There were also numerous pieces of evidence from the scene, including suspect hair and 43 fingerprints, that could have helped exonerate him, according to his attorneys. The material, which they said did not belong to Long, was tested by investigators but not disclosed. The attorneys also accused Concord police officers of giving false testimony about the evidence at Long's trial."
It sounds like she was led by the police, and all evidence pointing to the contrary was tossed out.
Seriously. If you're raped you don't think "finding my real rapist would be great, but what I would rather do is get some random guy sent to prison because I don't like black people"
It's fucked, but there needs to be malicious intent behind it. If she was actually raped, and really did believe thus guy did it, then no, we shouldn't be sending actual rape victims to prison.
There's a difference between a false ID you believe to be true and a false ID given maliciously.
"Although Concord police had a photo of Long to show Bost, they decided on another route. They asked her to accompany them to the courthouse on May 10, telling Bost that the man who raped her might or might not be present. Bost sat in the second row, disguised with a red wig and sunglasses.
When Long’s case came up an hour or so later, he walked around to the defense table, wearing a flowered leisure shirt and a medium-length brown leather jacket. Even before Long spoke, Bost notified the officers that Long was her attacker. Later, at the police station, Bost picked Long’s photo out of an array. He was the only person in the array wearing a leather jacket."
Hey bud? You're comparing the US to a an extremely low-income totalitarian-dictatorship country with the worst human-rights record ever. They literally can't feed their people or keep the lights on. Their per capita GDP is estimated at $654 vs $33,147 for South Korea (and $76,399 for the US).

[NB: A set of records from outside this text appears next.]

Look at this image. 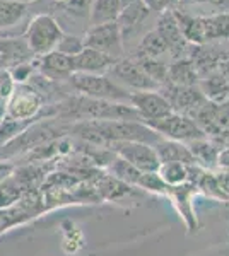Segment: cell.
I'll list each match as a JSON object with an SVG mask.
<instances>
[{"mask_svg": "<svg viewBox=\"0 0 229 256\" xmlns=\"http://www.w3.org/2000/svg\"><path fill=\"white\" fill-rule=\"evenodd\" d=\"M69 134L77 135L82 142L98 147H108L113 142H142L154 146L161 137L142 122L128 120H89L76 122L69 128Z\"/></svg>", "mask_w": 229, "mask_h": 256, "instance_id": "1", "label": "cell"}, {"mask_svg": "<svg viewBox=\"0 0 229 256\" xmlns=\"http://www.w3.org/2000/svg\"><path fill=\"white\" fill-rule=\"evenodd\" d=\"M53 116L70 122H89V120H128L142 122L139 113L125 102H113L93 98H72L62 104H57Z\"/></svg>", "mask_w": 229, "mask_h": 256, "instance_id": "2", "label": "cell"}, {"mask_svg": "<svg viewBox=\"0 0 229 256\" xmlns=\"http://www.w3.org/2000/svg\"><path fill=\"white\" fill-rule=\"evenodd\" d=\"M69 79H70L72 88L86 98L105 99V101L130 104L132 92H127V89H125L123 86H120L118 82H115L113 79L106 77L105 74L74 72Z\"/></svg>", "mask_w": 229, "mask_h": 256, "instance_id": "3", "label": "cell"}, {"mask_svg": "<svg viewBox=\"0 0 229 256\" xmlns=\"http://www.w3.org/2000/svg\"><path fill=\"white\" fill-rule=\"evenodd\" d=\"M62 38H64V31L57 20L48 14L36 16L26 30L28 48L38 56L55 52Z\"/></svg>", "mask_w": 229, "mask_h": 256, "instance_id": "4", "label": "cell"}, {"mask_svg": "<svg viewBox=\"0 0 229 256\" xmlns=\"http://www.w3.org/2000/svg\"><path fill=\"white\" fill-rule=\"evenodd\" d=\"M45 212H47V208H45L41 188L24 193L11 207L0 208V234L16 226L24 224V222L31 220V218L38 217Z\"/></svg>", "mask_w": 229, "mask_h": 256, "instance_id": "5", "label": "cell"}, {"mask_svg": "<svg viewBox=\"0 0 229 256\" xmlns=\"http://www.w3.org/2000/svg\"><path fill=\"white\" fill-rule=\"evenodd\" d=\"M149 128H152L161 138L174 140V142H190V140L205 138V134L200 130V126L193 122L191 118L185 116L180 113H173L161 120H154V122L145 123Z\"/></svg>", "mask_w": 229, "mask_h": 256, "instance_id": "6", "label": "cell"}, {"mask_svg": "<svg viewBox=\"0 0 229 256\" xmlns=\"http://www.w3.org/2000/svg\"><path fill=\"white\" fill-rule=\"evenodd\" d=\"M43 110V96L28 84H16L14 92L6 101V116L12 120H36Z\"/></svg>", "mask_w": 229, "mask_h": 256, "instance_id": "7", "label": "cell"}, {"mask_svg": "<svg viewBox=\"0 0 229 256\" xmlns=\"http://www.w3.org/2000/svg\"><path fill=\"white\" fill-rule=\"evenodd\" d=\"M106 148L115 152L118 158L135 166L140 172H157L161 168V160L157 158L154 146L142 142H113Z\"/></svg>", "mask_w": 229, "mask_h": 256, "instance_id": "8", "label": "cell"}, {"mask_svg": "<svg viewBox=\"0 0 229 256\" xmlns=\"http://www.w3.org/2000/svg\"><path fill=\"white\" fill-rule=\"evenodd\" d=\"M86 48H93L98 52H103L106 55L118 58L123 53V36L120 31L118 22H108L99 24V26H93L86 32L82 38Z\"/></svg>", "mask_w": 229, "mask_h": 256, "instance_id": "9", "label": "cell"}, {"mask_svg": "<svg viewBox=\"0 0 229 256\" xmlns=\"http://www.w3.org/2000/svg\"><path fill=\"white\" fill-rule=\"evenodd\" d=\"M130 106L139 113L142 123L161 120L173 113L168 99L157 90H142L130 94Z\"/></svg>", "mask_w": 229, "mask_h": 256, "instance_id": "10", "label": "cell"}, {"mask_svg": "<svg viewBox=\"0 0 229 256\" xmlns=\"http://www.w3.org/2000/svg\"><path fill=\"white\" fill-rule=\"evenodd\" d=\"M168 90L169 92L162 94V96L168 99L171 110L174 113L185 114V116L191 120H193L195 114L198 113V110L207 101V98L203 96V92L198 86H193V88H178V86L168 84Z\"/></svg>", "mask_w": 229, "mask_h": 256, "instance_id": "11", "label": "cell"}, {"mask_svg": "<svg viewBox=\"0 0 229 256\" xmlns=\"http://www.w3.org/2000/svg\"><path fill=\"white\" fill-rule=\"evenodd\" d=\"M111 72L116 77L115 82H122V84L128 86V88L135 89L137 92L142 90H156L157 84L149 79L144 74V70L137 65L135 60L132 58H120L111 67Z\"/></svg>", "mask_w": 229, "mask_h": 256, "instance_id": "12", "label": "cell"}, {"mask_svg": "<svg viewBox=\"0 0 229 256\" xmlns=\"http://www.w3.org/2000/svg\"><path fill=\"white\" fill-rule=\"evenodd\" d=\"M157 32L164 40L168 52H171L174 60L181 58V53L186 52V40L178 26V20L174 18V10L161 12L159 20H157Z\"/></svg>", "mask_w": 229, "mask_h": 256, "instance_id": "13", "label": "cell"}, {"mask_svg": "<svg viewBox=\"0 0 229 256\" xmlns=\"http://www.w3.org/2000/svg\"><path fill=\"white\" fill-rule=\"evenodd\" d=\"M72 60L74 70L82 74H105L106 70H111V67L118 62V58H113L106 53L86 46L81 53L72 56Z\"/></svg>", "mask_w": 229, "mask_h": 256, "instance_id": "14", "label": "cell"}, {"mask_svg": "<svg viewBox=\"0 0 229 256\" xmlns=\"http://www.w3.org/2000/svg\"><path fill=\"white\" fill-rule=\"evenodd\" d=\"M154 150H156L161 164L178 162V164H185V166H197V160L191 156L186 144L183 142L161 138L159 142L154 144Z\"/></svg>", "mask_w": 229, "mask_h": 256, "instance_id": "15", "label": "cell"}, {"mask_svg": "<svg viewBox=\"0 0 229 256\" xmlns=\"http://www.w3.org/2000/svg\"><path fill=\"white\" fill-rule=\"evenodd\" d=\"M41 70L48 79H57V77H70L74 70L72 56L64 55L60 52H50L41 56Z\"/></svg>", "mask_w": 229, "mask_h": 256, "instance_id": "16", "label": "cell"}, {"mask_svg": "<svg viewBox=\"0 0 229 256\" xmlns=\"http://www.w3.org/2000/svg\"><path fill=\"white\" fill-rule=\"evenodd\" d=\"M168 84L178 88H193L198 84V74L190 58H178L168 67Z\"/></svg>", "mask_w": 229, "mask_h": 256, "instance_id": "17", "label": "cell"}, {"mask_svg": "<svg viewBox=\"0 0 229 256\" xmlns=\"http://www.w3.org/2000/svg\"><path fill=\"white\" fill-rule=\"evenodd\" d=\"M200 26L203 43L212 40L229 38V14L227 12H217V14L200 16Z\"/></svg>", "mask_w": 229, "mask_h": 256, "instance_id": "18", "label": "cell"}, {"mask_svg": "<svg viewBox=\"0 0 229 256\" xmlns=\"http://www.w3.org/2000/svg\"><path fill=\"white\" fill-rule=\"evenodd\" d=\"M122 9L123 7L120 4V0H91V7H89L91 24L93 26H99V24L116 22Z\"/></svg>", "mask_w": 229, "mask_h": 256, "instance_id": "19", "label": "cell"}, {"mask_svg": "<svg viewBox=\"0 0 229 256\" xmlns=\"http://www.w3.org/2000/svg\"><path fill=\"white\" fill-rule=\"evenodd\" d=\"M186 147L191 152V156L197 160V166L203 168H215L217 166V156H219V147L215 146L209 138H197L186 142Z\"/></svg>", "mask_w": 229, "mask_h": 256, "instance_id": "20", "label": "cell"}, {"mask_svg": "<svg viewBox=\"0 0 229 256\" xmlns=\"http://www.w3.org/2000/svg\"><path fill=\"white\" fill-rule=\"evenodd\" d=\"M147 14H149V7L144 4V0H137V2L130 4V6L123 7L118 16V20H116L120 26V31H122V36L125 32L128 34L130 31H134L147 18Z\"/></svg>", "mask_w": 229, "mask_h": 256, "instance_id": "21", "label": "cell"}, {"mask_svg": "<svg viewBox=\"0 0 229 256\" xmlns=\"http://www.w3.org/2000/svg\"><path fill=\"white\" fill-rule=\"evenodd\" d=\"M106 168H108L106 172H110L113 178L123 181V183H127V184H139V180H140V176H142V172L135 166H132L128 160L118 158V156H115Z\"/></svg>", "mask_w": 229, "mask_h": 256, "instance_id": "22", "label": "cell"}, {"mask_svg": "<svg viewBox=\"0 0 229 256\" xmlns=\"http://www.w3.org/2000/svg\"><path fill=\"white\" fill-rule=\"evenodd\" d=\"M26 4L16 0H0V31L18 24L26 14Z\"/></svg>", "mask_w": 229, "mask_h": 256, "instance_id": "23", "label": "cell"}, {"mask_svg": "<svg viewBox=\"0 0 229 256\" xmlns=\"http://www.w3.org/2000/svg\"><path fill=\"white\" fill-rule=\"evenodd\" d=\"M135 62L140 68L144 70V74L151 80L159 84H166L168 80V65H164L159 58H152V56H144V55H135Z\"/></svg>", "mask_w": 229, "mask_h": 256, "instance_id": "24", "label": "cell"}, {"mask_svg": "<svg viewBox=\"0 0 229 256\" xmlns=\"http://www.w3.org/2000/svg\"><path fill=\"white\" fill-rule=\"evenodd\" d=\"M190 168L185 164H178V162H169V164H161L159 168V176L162 178L168 186H180L185 184L190 180Z\"/></svg>", "mask_w": 229, "mask_h": 256, "instance_id": "25", "label": "cell"}, {"mask_svg": "<svg viewBox=\"0 0 229 256\" xmlns=\"http://www.w3.org/2000/svg\"><path fill=\"white\" fill-rule=\"evenodd\" d=\"M166 52H168V46H166L164 40L161 38L159 32L154 30V31H149L142 38V41L139 43V52H137V55L159 58V56L164 55Z\"/></svg>", "mask_w": 229, "mask_h": 256, "instance_id": "26", "label": "cell"}, {"mask_svg": "<svg viewBox=\"0 0 229 256\" xmlns=\"http://www.w3.org/2000/svg\"><path fill=\"white\" fill-rule=\"evenodd\" d=\"M40 120V116L36 118ZM36 120H28V122H21V120H12L9 116H4L0 120V147L9 144L12 138H16L19 134H23L26 128Z\"/></svg>", "mask_w": 229, "mask_h": 256, "instance_id": "27", "label": "cell"}, {"mask_svg": "<svg viewBox=\"0 0 229 256\" xmlns=\"http://www.w3.org/2000/svg\"><path fill=\"white\" fill-rule=\"evenodd\" d=\"M28 193L18 181L14 180V176H9L7 180H4L0 183V208H6V207H11L12 204L19 200L21 196Z\"/></svg>", "mask_w": 229, "mask_h": 256, "instance_id": "28", "label": "cell"}, {"mask_svg": "<svg viewBox=\"0 0 229 256\" xmlns=\"http://www.w3.org/2000/svg\"><path fill=\"white\" fill-rule=\"evenodd\" d=\"M137 186H142L154 193H168V184L162 181L159 172H142Z\"/></svg>", "mask_w": 229, "mask_h": 256, "instance_id": "29", "label": "cell"}, {"mask_svg": "<svg viewBox=\"0 0 229 256\" xmlns=\"http://www.w3.org/2000/svg\"><path fill=\"white\" fill-rule=\"evenodd\" d=\"M82 50H84V41L77 38V36H67V34H64V38L60 40V43L57 46V52L69 56H76Z\"/></svg>", "mask_w": 229, "mask_h": 256, "instance_id": "30", "label": "cell"}, {"mask_svg": "<svg viewBox=\"0 0 229 256\" xmlns=\"http://www.w3.org/2000/svg\"><path fill=\"white\" fill-rule=\"evenodd\" d=\"M180 2L181 0H144V4L149 7V10H157V12L174 10V7Z\"/></svg>", "mask_w": 229, "mask_h": 256, "instance_id": "31", "label": "cell"}, {"mask_svg": "<svg viewBox=\"0 0 229 256\" xmlns=\"http://www.w3.org/2000/svg\"><path fill=\"white\" fill-rule=\"evenodd\" d=\"M215 74L229 79V52H217L215 58Z\"/></svg>", "mask_w": 229, "mask_h": 256, "instance_id": "32", "label": "cell"}, {"mask_svg": "<svg viewBox=\"0 0 229 256\" xmlns=\"http://www.w3.org/2000/svg\"><path fill=\"white\" fill-rule=\"evenodd\" d=\"M31 65H18L12 72H9L11 74V77H12V80L16 82V84H24L28 79H29V76H31Z\"/></svg>", "mask_w": 229, "mask_h": 256, "instance_id": "33", "label": "cell"}, {"mask_svg": "<svg viewBox=\"0 0 229 256\" xmlns=\"http://www.w3.org/2000/svg\"><path fill=\"white\" fill-rule=\"evenodd\" d=\"M214 176H215V181H217L219 190L224 193V196L229 198V169H222V171Z\"/></svg>", "mask_w": 229, "mask_h": 256, "instance_id": "34", "label": "cell"}, {"mask_svg": "<svg viewBox=\"0 0 229 256\" xmlns=\"http://www.w3.org/2000/svg\"><path fill=\"white\" fill-rule=\"evenodd\" d=\"M16 169V164L12 162V160H0V183H2L4 180H7L12 171Z\"/></svg>", "mask_w": 229, "mask_h": 256, "instance_id": "35", "label": "cell"}, {"mask_svg": "<svg viewBox=\"0 0 229 256\" xmlns=\"http://www.w3.org/2000/svg\"><path fill=\"white\" fill-rule=\"evenodd\" d=\"M217 166L220 169H229V147L220 148L217 156Z\"/></svg>", "mask_w": 229, "mask_h": 256, "instance_id": "36", "label": "cell"}, {"mask_svg": "<svg viewBox=\"0 0 229 256\" xmlns=\"http://www.w3.org/2000/svg\"><path fill=\"white\" fill-rule=\"evenodd\" d=\"M180 4H209V0H181Z\"/></svg>", "mask_w": 229, "mask_h": 256, "instance_id": "37", "label": "cell"}, {"mask_svg": "<svg viewBox=\"0 0 229 256\" xmlns=\"http://www.w3.org/2000/svg\"><path fill=\"white\" fill-rule=\"evenodd\" d=\"M4 116H6V101L0 99V120H2Z\"/></svg>", "mask_w": 229, "mask_h": 256, "instance_id": "38", "label": "cell"}, {"mask_svg": "<svg viewBox=\"0 0 229 256\" xmlns=\"http://www.w3.org/2000/svg\"><path fill=\"white\" fill-rule=\"evenodd\" d=\"M134 2H137V0H120L122 7H127V6H130V4H134Z\"/></svg>", "mask_w": 229, "mask_h": 256, "instance_id": "39", "label": "cell"}, {"mask_svg": "<svg viewBox=\"0 0 229 256\" xmlns=\"http://www.w3.org/2000/svg\"><path fill=\"white\" fill-rule=\"evenodd\" d=\"M16 2H21V4H26V6H28V4H29V2H35V0H16Z\"/></svg>", "mask_w": 229, "mask_h": 256, "instance_id": "40", "label": "cell"}, {"mask_svg": "<svg viewBox=\"0 0 229 256\" xmlns=\"http://www.w3.org/2000/svg\"><path fill=\"white\" fill-rule=\"evenodd\" d=\"M227 101H229V88H227Z\"/></svg>", "mask_w": 229, "mask_h": 256, "instance_id": "41", "label": "cell"}, {"mask_svg": "<svg viewBox=\"0 0 229 256\" xmlns=\"http://www.w3.org/2000/svg\"><path fill=\"white\" fill-rule=\"evenodd\" d=\"M58 2H67V0H58Z\"/></svg>", "mask_w": 229, "mask_h": 256, "instance_id": "42", "label": "cell"}, {"mask_svg": "<svg viewBox=\"0 0 229 256\" xmlns=\"http://www.w3.org/2000/svg\"><path fill=\"white\" fill-rule=\"evenodd\" d=\"M0 55H2V52H0Z\"/></svg>", "mask_w": 229, "mask_h": 256, "instance_id": "43", "label": "cell"}]
</instances>
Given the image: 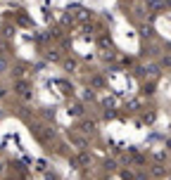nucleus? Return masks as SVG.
<instances>
[{"mask_svg":"<svg viewBox=\"0 0 171 180\" xmlns=\"http://www.w3.org/2000/svg\"><path fill=\"white\" fill-rule=\"evenodd\" d=\"M162 64H164V66H171V57H164V59H162Z\"/></svg>","mask_w":171,"mask_h":180,"instance_id":"39448f33","label":"nucleus"},{"mask_svg":"<svg viewBox=\"0 0 171 180\" xmlns=\"http://www.w3.org/2000/svg\"><path fill=\"white\" fill-rule=\"evenodd\" d=\"M17 93H26V83H17Z\"/></svg>","mask_w":171,"mask_h":180,"instance_id":"7ed1b4c3","label":"nucleus"},{"mask_svg":"<svg viewBox=\"0 0 171 180\" xmlns=\"http://www.w3.org/2000/svg\"><path fill=\"white\" fill-rule=\"evenodd\" d=\"M0 171H3V166H0Z\"/></svg>","mask_w":171,"mask_h":180,"instance_id":"1a4fd4ad","label":"nucleus"},{"mask_svg":"<svg viewBox=\"0 0 171 180\" xmlns=\"http://www.w3.org/2000/svg\"><path fill=\"white\" fill-rule=\"evenodd\" d=\"M3 95H5V93H3V90H0V97H3Z\"/></svg>","mask_w":171,"mask_h":180,"instance_id":"6e6552de","label":"nucleus"},{"mask_svg":"<svg viewBox=\"0 0 171 180\" xmlns=\"http://www.w3.org/2000/svg\"><path fill=\"white\" fill-rule=\"evenodd\" d=\"M64 69H67V71H74L76 69V62H74V59H67V62H64Z\"/></svg>","mask_w":171,"mask_h":180,"instance_id":"f257e3e1","label":"nucleus"},{"mask_svg":"<svg viewBox=\"0 0 171 180\" xmlns=\"http://www.w3.org/2000/svg\"><path fill=\"white\" fill-rule=\"evenodd\" d=\"M5 66H7V64H5V59H0V71L5 69Z\"/></svg>","mask_w":171,"mask_h":180,"instance_id":"423d86ee","label":"nucleus"},{"mask_svg":"<svg viewBox=\"0 0 171 180\" xmlns=\"http://www.w3.org/2000/svg\"><path fill=\"white\" fill-rule=\"evenodd\" d=\"M166 145H169V147H171V138H169V142H166Z\"/></svg>","mask_w":171,"mask_h":180,"instance_id":"0eeeda50","label":"nucleus"},{"mask_svg":"<svg viewBox=\"0 0 171 180\" xmlns=\"http://www.w3.org/2000/svg\"><path fill=\"white\" fill-rule=\"evenodd\" d=\"M140 33H143V36H152V29H147V26H143V29H140Z\"/></svg>","mask_w":171,"mask_h":180,"instance_id":"20e7f679","label":"nucleus"},{"mask_svg":"<svg viewBox=\"0 0 171 180\" xmlns=\"http://www.w3.org/2000/svg\"><path fill=\"white\" fill-rule=\"evenodd\" d=\"M69 114H76V116H79V114H83V107H81V104L71 107V109H69Z\"/></svg>","mask_w":171,"mask_h":180,"instance_id":"f03ea898","label":"nucleus"}]
</instances>
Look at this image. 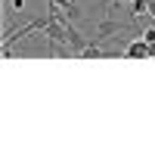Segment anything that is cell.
I'll use <instances>...</instances> for the list:
<instances>
[{
    "label": "cell",
    "mask_w": 155,
    "mask_h": 155,
    "mask_svg": "<svg viewBox=\"0 0 155 155\" xmlns=\"http://www.w3.org/2000/svg\"><path fill=\"white\" fill-rule=\"evenodd\" d=\"M121 31H137V28H134V25H127V22H118V19H102V22L96 25V37H93V44L109 41L112 34H121Z\"/></svg>",
    "instance_id": "6da1fadb"
},
{
    "label": "cell",
    "mask_w": 155,
    "mask_h": 155,
    "mask_svg": "<svg viewBox=\"0 0 155 155\" xmlns=\"http://www.w3.org/2000/svg\"><path fill=\"white\" fill-rule=\"evenodd\" d=\"M65 44L71 47V53H74V56H81V50L87 47V37L74 28V22H71V19H65Z\"/></svg>",
    "instance_id": "7a4b0ae2"
},
{
    "label": "cell",
    "mask_w": 155,
    "mask_h": 155,
    "mask_svg": "<svg viewBox=\"0 0 155 155\" xmlns=\"http://www.w3.org/2000/svg\"><path fill=\"white\" fill-rule=\"evenodd\" d=\"M124 56H130V59H146V56H152V50H149V44L143 41V37H137V41H130L124 47Z\"/></svg>",
    "instance_id": "3957f363"
},
{
    "label": "cell",
    "mask_w": 155,
    "mask_h": 155,
    "mask_svg": "<svg viewBox=\"0 0 155 155\" xmlns=\"http://www.w3.org/2000/svg\"><path fill=\"white\" fill-rule=\"evenodd\" d=\"M130 12L134 16H146L149 12V0H130Z\"/></svg>",
    "instance_id": "277c9868"
},
{
    "label": "cell",
    "mask_w": 155,
    "mask_h": 155,
    "mask_svg": "<svg viewBox=\"0 0 155 155\" xmlns=\"http://www.w3.org/2000/svg\"><path fill=\"white\" fill-rule=\"evenodd\" d=\"M65 19H71V22H78V19H81V6H78V3H71V6L65 9Z\"/></svg>",
    "instance_id": "5b68a950"
},
{
    "label": "cell",
    "mask_w": 155,
    "mask_h": 155,
    "mask_svg": "<svg viewBox=\"0 0 155 155\" xmlns=\"http://www.w3.org/2000/svg\"><path fill=\"white\" fill-rule=\"evenodd\" d=\"M143 41H146V44H155V28H152V25L143 28Z\"/></svg>",
    "instance_id": "8992f818"
},
{
    "label": "cell",
    "mask_w": 155,
    "mask_h": 155,
    "mask_svg": "<svg viewBox=\"0 0 155 155\" xmlns=\"http://www.w3.org/2000/svg\"><path fill=\"white\" fill-rule=\"evenodd\" d=\"M12 9H16V12H22V9H25V0H12Z\"/></svg>",
    "instance_id": "52a82bcc"
},
{
    "label": "cell",
    "mask_w": 155,
    "mask_h": 155,
    "mask_svg": "<svg viewBox=\"0 0 155 155\" xmlns=\"http://www.w3.org/2000/svg\"><path fill=\"white\" fill-rule=\"evenodd\" d=\"M106 6H112V3H130V0H102Z\"/></svg>",
    "instance_id": "ba28073f"
},
{
    "label": "cell",
    "mask_w": 155,
    "mask_h": 155,
    "mask_svg": "<svg viewBox=\"0 0 155 155\" xmlns=\"http://www.w3.org/2000/svg\"><path fill=\"white\" fill-rule=\"evenodd\" d=\"M149 16L155 19V0H149Z\"/></svg>",
    "instance_id": "9c48e42d"
}]
</instances>
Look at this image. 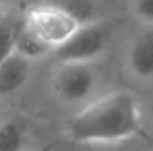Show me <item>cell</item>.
Here are the masks:
<instances>
[{"label": "cell", "instance_id": "5b68a950", "mask_svg": "<svg viewBox=\"0 0 153 151\" xmlns=\"http://www.w3.org/2000/svg\"><path fill=\"white\" fill-rule=\"evenodd\" d=\"M126 62L130 73L141 80H153V25H144L128 46Z\"/></svg>", "mask_w": 153, "mask_h": 151}, {"label": "cell", "instance_id": "277c9868", "mask_svg": "<svg viewBox=\"0 0 153 151\" xmlns=\"http://www.w3.org/2000/svg\"><path fill=\"white\" fill-rule=\"evenodd\" d=\"M96 82L93 62H59L52 76V89L64 103H82L93 94Z\"/></svg>", "mask_w": 153, "mask_h": 151}, {"label": "cell", "instance_id": "ba28073f", "mask_svg": "<svg viewBox=\"0 0 153 151\" xmlns=\"http://www.w3.org/2000/svg\"><path fill=\"white\" fill-rule=\"evenodd\" d=\"M25 130L16 121L0 123V151H23Z\"/></svg>", "mask_w": 153, "mask_h": 151}, {"label": "cell", "instance_id": "4fadbf2b", "mask_svg": "<svg viewBox=\"0 0 153 151\" xmlns=\"http://www.w3.org/2000/svg\"><path fill=\"white\" fill-rule=\"evenodd\" d=\"M148 150L153 151V139H148Z\"/></svg>", "mask_w": 153, "mask_h": 151}, {"label": "cell", "instance_id": "7a4b0ae2", "mask_svg": "<svg viewBox=\"0 0 153 151\" xmlns=\"http://www.w3.org/2000/svg\"><path fill=\"white\" fill-rule=\"evenodd\" d=\"M112 38V25L107 20L82 23L75 32L59 44L53 53L59 62H93L98 59Z\"/></svg>", "mask_w": 153, "mask_h": 151}, {"label": "cell", "instance_id": "52a82bcc", "mask_svg": "<svg viewBox=\"0 0 153 151\" xmlns=\"http://www.w3.org/2000/svg\"><path fill=\"white\" fill-rule=\"evenodd\" d=\"M14 52L30 59V61H36L39 57L46 55L48 52H52V48L39 38L34 30H30L25 23L22 27L16 29V36H14Z\"/></svg>", "mask_w": 153, "mask_h": 151}, {"label": "cell", "instance_id": "6da1fadb", "mask_svg": "<svg viewBox=\"0 0 153 151\" xmlns=\"http://www.w3.org/2000/svg\"><path fill=\"white\" fill-rule=\"evenodd\" d=\"M139 130V103L125 91H116L87 103L68 123L70 137L85 144L119 142L134 137Z\"/></svg>", "mask_w": 153, "mask_h": 151}, {"label": "cell", "instance_id": "30bf717a", "mask_svg": "<svg viewBox=\"0 0 153 151\" xmlns=\"http://www.w3.org/2000/svg\"><path fill=\"white\" fill-rule=\"evenodd\" d=\"M16 25L7 20H0V62L9 57L14 52V36H16Z\"/></svg>", "mask_w": 153, "mask_h": 151}, {"label": "cell", "instance_id": "8992f818", "mask_svg": "<svg viewBox=\"0 0 153 151\" xmlns=\"http://www.w3.org/2000/svg\"><path fill=\"white\" fill-rule=\"evenodd\" d=\"M32 61L13 52L0 62V96L16 93L30 76Z\"/></svg>", "mask_w": 153, "mask_h": 151}, {"label": "cell", "instance_id": "8fae6325", "mask_svg": "<svg viewBox=\"0 0 153 151\" xmlns=\"http://www.w3.org/2000/svg\"><path fill=\"white\" fill-rule=\"evenodd\" d=\"M134 13L144 25H153V0H134Z\"/></svg>", "mask_w": 153, "mask_h": 151}, {"label": "cell", "instance_id": "7c38bea8", "mask_svg": "<svg viewBox=\"0 0 153 151\" xmlns=\"http://www.w3.org/2000/svg\"><path fill=\"white\" fill-rule=\"evenodd\" d=\"M57 146H59V142H50V144H46L45 148H41V150H38V151H53Z\"/></svg>", "mask_w": 153, "mask_h": 151}, {"label": "cell", "instance_id": "9c48e42d", "mask_svg": "<svg viewBox=\"0 0 153 151\" xmlns=\"http://www.w3.org/2000/svg\"><path fill=\"white\" fill-rule=\"evenodd\" d=\"M59 4L75 16L80 25L96 20V14H94L96 5H94L93 0H61Z\"/></svg>", "mask_w": 153, "mask_h": 151}, {"label": "cell", "instance_id": "3957f363", "mask_svg": "<svg viewBox=\"0 0 153 151\" xmlns=\"http://www.w3.org/2000/svg\"><path fill=\"white\" fill-rule=\"evenodd\" d=\"M23 23L34 30L52 48V52L80 27L78 20L61 4H39L30 7Z\"/></svg>", "mask_w": 153, "mask_h": 151}, {"label": "cell", "instance_id": "5bb4252c", "mask_svg": "<svg viewBox=\"0 0 153 151\" xmlns=\"http://www.w3.org/2000/svg\"><path fill=\"white\" fill-rule=\"evenodd\" d=\"M2 18H4V16H2V9H0V20H2Z\"/></svg>", "mask_w": 153, "mask_h": 151}]
</instances>
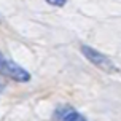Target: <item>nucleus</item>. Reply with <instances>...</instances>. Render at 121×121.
Masks as SVG:
<instances>
[{
	"instance_id": "f257e3e1",
	"label": "nucleus",
	"mask_w": 121,
	"mask_h": 121,
	"mask_svg": "<svg viewBox=\"0 0 121 121\" xmlns=\"http://www.w3.org/2000/svg\"><path fill=\"white\" fill-rule=\"evenodd\" d=\"M81 53L85 54V57L89 60L92 65L99 67V69L104 70V72H107V73L118 72V69H116V65L112 62V59L107 57L105 54H102L100 51L91 48V46H88V45H83V46H81Z\"/></svg>"
},
{
	"instance_id": "f03ea898",
	"label": "nucleus",
	"mask_w": 121,
	"mask_h": 121,
	"mask_svg": "<svg viewBox=\"0 0 121 121\" xmlns=\"http://www.w3.org/2000/svg\"><path fill=\"white\" fill-rule=\"evenodd\" d=\"M0 73L14 80V81H19V83H26V81L30 80V73L26 69H22L13 60L6 59L2 53H0Z\"/></svg>"
},
{
	"instance_id": "7ed1b4c3",
	"label": "nucleus",
	"mask_w": 121,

And still we have the most people incarcerated worldwide (or 6th per capita). Not great...
I envision this man like the guy Brooks from Shawshank Redemption that hung himself. Being in the prison system for 44 years changes you in ways I'm not sure money can fix. So it's good that someone had to pay, but he'll never have those years back, and is now 68 and "free" just as life is about to dial down for him.
Yeah he got fucked out of his life, there is virtually no amount of money that can fix this (trillions perhaps so you can at least play king of the world for a few years before you die).
As if anything the state can do will give him that time back. They might as well have just killed him back then; it would have been more merciful than for him to live with it and for the state to insult him further by pretending money will just make him go away
Like having a 44 year career that feels like prison then you retire with $25 mil. Enough to do some wild things but your family and friends are long gone.
Not unlike a lot of people who give their time to a career in the same way.